Protein Clusters in Phosphotyrosine Signal Transduction

Abstract

Signal transduction systems based on tyrosine phosphorylation are central to cell-cell communication in multicellular organisms. Typically, in such a system, the signal is initiated by activating tyrosine kinases associated with transmembrane receptors, which induces tyrosine phosphorylation of the receptor and/or associated proteins. The phosphorylated tyrosines then serve as docking sites for the binding of various downstream effector proteins. It has long been observed that the cooperative association of the receptors and effectors produces higher-order protein assemblies (clusters) following signal activation in virtually all phosphotyrosine signal transduction systems. However, mechanistic studies on how such clustering processes affect signal transduction outcomes have only emerged recently. Here we review current progress in decoding the biophysical consequences of clustering on the behavior of the system, and how clustering affects how these receptors process information.
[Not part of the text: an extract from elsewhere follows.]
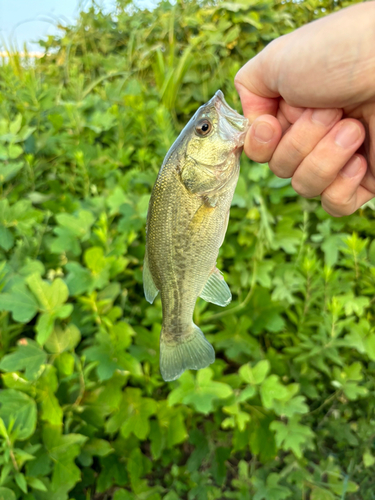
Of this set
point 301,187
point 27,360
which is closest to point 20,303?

Keywords: multi-protein complex; signal transduction.

Fig. 1

Signaling by receptor tyrosine kinases. As depicted from the left, binding of ligand (gray rectangle) to the extracellular domain of the receptor stabilizes receptor dimers. The intracellular catalytic domains then phosphorylate their dimer partner, stabilizing the active conformation and promoting phosphorylation of additional sites on the receptor. These phosphosites serve to recruit SH2 domain-containing effectors from the cytosol. Activated receptors typically cluster together into dynamic higher-order assemblies (right). While signaling clusters may be relatively stable, individual phosphorylation and binding events are highly transient, lasting only a few seconds

Fig. 2

Points of regulation by clustering discussed in this review. Light color background suggested an upregulation of the underlying molecular interactions (binding, enzymatic activity etc.); dark color suggests a downregulation.

Fig 3

Experimental tests to distinguish protein liquid droplet from gel can be based on either macroscopic properties (left) or microscopic properties (right). Left: FRAP experiment with partial photobleaching of the droplet can test whether the materials within the droplet can flow via diffusion (liquid) or not (gel). Right: In liquid, non-covalent bonds (dashed lines) between protein molecules (represented by the spheres) are broken and reformed frequently, allowing individual molecules to move and rebind to different partners. This type of molecular dynamics is not observed in a gel, where binding is stable (solid lines).

Fig 4

Various protein engineering strategies have been used in the literature to exert experimental control of receptor oligmerization states. (Left) DNA-based artificial ligand allows fine tuning of receptor-ligand interaction between a cell and supported lipid bilayer (SLB). (Right) FKBP-based chemical dimerization system has been used to define the cross-linking topology of artificial receptors.

Fig. 5

Activation mechanism dictates the waiting time distribution of the activation step in signal transduction (adopted from (Huang et al 2016)). In the example of SOS activation (A), the distribution (B) is exponential if the activation is a single-step reaction (N=0); otherwise, in the more common case of complex, multi-step activation, the distribution has a non-zero mode (N>0). The latter cases would exhibit a kinetic proofreading effect.